Indeed, this delusion finds its most visible origin in the obsession with Nazism that has dominated the democratic tradition for half a century, as if the Second World War would make its historical and moral significance ever more evident. Indeed, this obsession, instead of regressing as one moved away from the events that underlaid it, has grown in the 50 years that separate us from it, as the most important criterion for the good citizens to be distinguished from the “bad” ones (to resort for a moment to the vocabulary of the French Revolution). Yes, it even gave rise to imaginary fascisms because, even after the defeat of Hitler and Mussolini, people still wanted to find later incarnations of fascism.
The crimes of Nazism were so enormous, and so universally evident by the end of the war, that it is undoubtedly useful, and even necessary, to be keep the memory of them alive for educational reasons, even long after the generations who committed these crimes have disappeared. Public opinion is more or less clearly aware that there is something specifically modern about these crimes, that they have something in common with certain features of our society and that we must be all the more vigilant in preventing a possible repetition. This horror of ourselves formed the breeding ground for the anti-fascist obsession and was at the same time its best justification.

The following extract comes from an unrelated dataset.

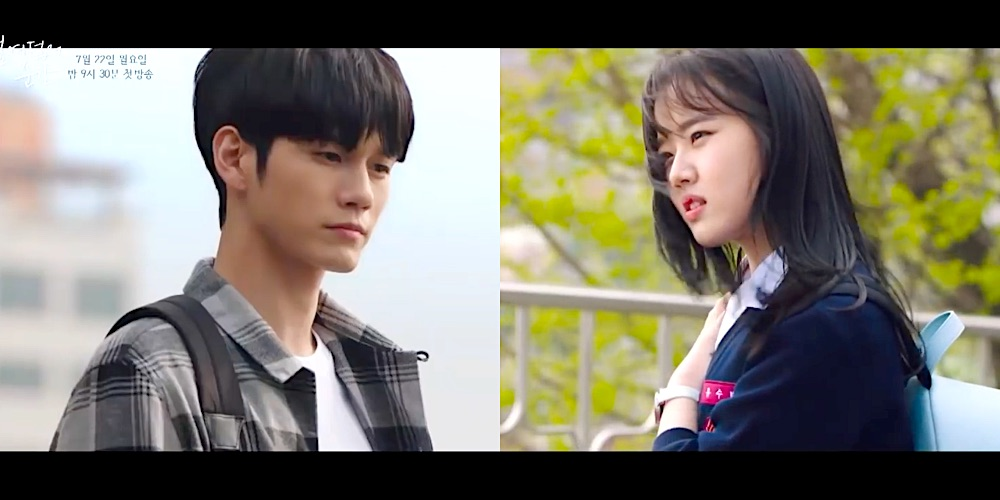"""Teaser trailer #1 for JTBC drama series """"Moment at Eighteen"""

But it has also been instrumentalized by the communist movement from very beginning. This instrumentalization was most clear and lasting shortly after the Second World War, when history seemed to issue a certificate of democracy to Stalin as a result of the defeat of Hitler, as if anti-fascism, a purely negative determination, would suffice as a guarantee for freedom. In this way, the anti-fascist obsession added an unfortunate effect to its necessary role. It has made an analysis of the communist regimes, if not impossible, at least difficult.
In your view, this delusion is particularly total in the German left and even in Germany in general, and for reasons that are in part very obvious. Nazism was a German apocalypse that robbed your country of its tradition and plunged it into an unprecedented calamity, which was magnified by the general condemnation. It is easy to see why collective political sentiments were almost exclusively mobilized by this national tragedy. It is just as easy to see why the anti-communist argument was subject to a kind of taboo, since Hitler had already made use of it. The same phenomenon can be observed, mutatis mutandis, in Italy for the same reasons.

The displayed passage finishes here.